* 발췌문:

____________________

Ch 03. 인구 통계 데이터 분석

지하철 데이터로 분석 사이클을 한 번 돌렸습니다. 이번에는 인구 통계 데이터를 다룹니다. 더 넓고 긴 데이터입니다.

행정안전부는 매월 주민등록 인구 현황을 공개합니다. 시도·시군구 단위의 성별·연령별 인구를 담고 있어 우리나라 인구 구조를 분석하기에 좋은 데이터입니다.

이 챕터에서 다룰 질문은 세 가지입니다. 지역별 인구 격차가 얼마나 될까? 연령 분포는 어떻게 생겼을까? 시간이 지나면서 인구는 어떻게 변해왔을까?

데이터 가져오기

공공데이터 포털(data.go.kr)에서 '주민등록인구 현황'을 검색합니다. 행정안전부에서 제공하는 '주민등록 인구 및 세대현황'을 내려받습니다. 연도별 파일이 별도로 제공되므로 원하는 연도를 선택합니다.

파일을 data/population.csv 경로에 저장한 뒤 불러옵니다.

library(tidyverse)

# 실제 파일은 EUC-KR인 경우가 많습니다
df_raw <- read_csv(
  "data/population.csv",
  locale = locale(encoding = "EUC-KR")
)

glimpse(df_raw)

실습을 위해 같은 구조의 예제 데이터를 만들겠습니다.

library(tidyverse)

set.seed(123)

regions <- c(
  "서울특별시", "부산광역시", "대구광역시", "인천광역시",
  "광주광역시", "대전광역시", "울산광역시", "세종특별자치시",
  "경기도", "강원도", "충청북도", "충청남도",
  "전라북도", "전라남도", "경상북도", "경상남도", "제주특별자치도"

____________________

* 추출 데이터:

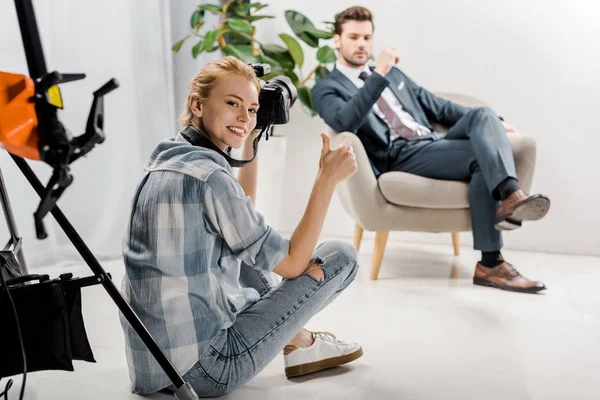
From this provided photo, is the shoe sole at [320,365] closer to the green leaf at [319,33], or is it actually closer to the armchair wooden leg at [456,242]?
the armchair wooden leg at [456,242]

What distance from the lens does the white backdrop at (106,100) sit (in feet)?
8.80

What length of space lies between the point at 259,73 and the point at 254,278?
1.61 ft

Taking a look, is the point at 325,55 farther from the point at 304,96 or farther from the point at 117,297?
the point at 117,297

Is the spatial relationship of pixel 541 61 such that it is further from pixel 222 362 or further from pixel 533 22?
pixel 222 362

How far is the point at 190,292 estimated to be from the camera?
1.42 meters

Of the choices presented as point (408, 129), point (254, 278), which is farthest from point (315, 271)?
point (408, 129)

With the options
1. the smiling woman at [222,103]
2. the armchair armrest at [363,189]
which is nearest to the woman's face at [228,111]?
the smiling woman at [222,103]

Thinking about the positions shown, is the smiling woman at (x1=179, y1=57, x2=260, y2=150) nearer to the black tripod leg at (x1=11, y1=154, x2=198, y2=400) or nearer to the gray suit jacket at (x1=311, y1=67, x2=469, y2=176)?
the black tripod leg at (x1=11, y1=154, x2=198, y2=400)

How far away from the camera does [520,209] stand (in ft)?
8.09

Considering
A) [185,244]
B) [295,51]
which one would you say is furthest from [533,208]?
[185,244]

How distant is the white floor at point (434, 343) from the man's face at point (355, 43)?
0.87m

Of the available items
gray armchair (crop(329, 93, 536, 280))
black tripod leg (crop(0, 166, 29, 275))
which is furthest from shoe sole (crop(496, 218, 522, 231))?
black tripod leg (crop(0, 166, 29, 275))

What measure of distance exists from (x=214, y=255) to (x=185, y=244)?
8 cm

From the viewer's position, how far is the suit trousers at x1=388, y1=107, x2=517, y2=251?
2611mm
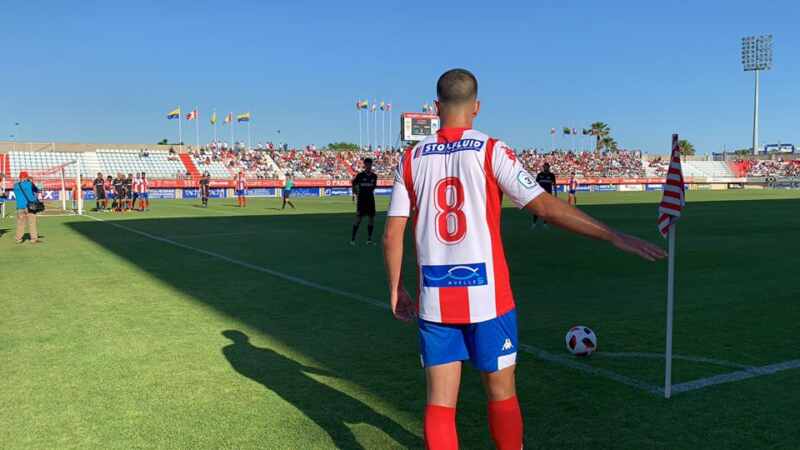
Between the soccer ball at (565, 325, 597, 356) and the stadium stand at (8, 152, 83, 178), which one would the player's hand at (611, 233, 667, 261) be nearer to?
the soccer ball at (565, 325, 597, 356)

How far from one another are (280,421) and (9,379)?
270 centimetres

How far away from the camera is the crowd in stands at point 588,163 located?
80.1m

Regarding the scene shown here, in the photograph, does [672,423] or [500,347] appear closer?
[500,347]

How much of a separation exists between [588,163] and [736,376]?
83284 millimetres

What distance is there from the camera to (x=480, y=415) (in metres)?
4.37

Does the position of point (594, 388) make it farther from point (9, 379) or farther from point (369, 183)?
point (369, 183)

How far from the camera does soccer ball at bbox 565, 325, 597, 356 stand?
5.68 metres

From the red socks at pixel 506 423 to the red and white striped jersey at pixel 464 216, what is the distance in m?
0.47

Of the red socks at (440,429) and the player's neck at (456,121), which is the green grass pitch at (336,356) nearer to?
the red socks at (440,429)

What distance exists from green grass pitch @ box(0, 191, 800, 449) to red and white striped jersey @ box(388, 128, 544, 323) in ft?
4.74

____________________

* 요구 사항: 발췌문에서 "행정안전부는 매월 주민등록"부터 "저장한 뒤 불러옵니다."까지의 구간을 한 글자도 바꾸지 말고 복사해 주세요.

* 실습 결과:
행정안전부는 매월 주민등록 인구 현황을 공개합니다. 시도·시군구 단위의 성별·연령별 인구를 담고 있어 우리나라 인구 구조를 분석하기에 좋은 데이터입니다.

이 챕터에서 다룰 질문은 세 가지입니다. 지역별 인구 격차가 얼마나 될까? 연령 분포는 어떻게 생겼을까? 시간이 지나면서 인구는 어떻게 변해왔을까?

데이터 가져오기

공공데이터 포털(data.go.kr)에서 '주민등록인구 현황'을 검색합니다. 행정안전부에서 제공하는 '주민등록 인구 및 세대현황'을 내려받습니다. 연도별 파일이 별도로 제공되므로 원하는 연도를 선택합니다.

파일을 data/population.csv 경로에 저장한 뒤 불러옵니다.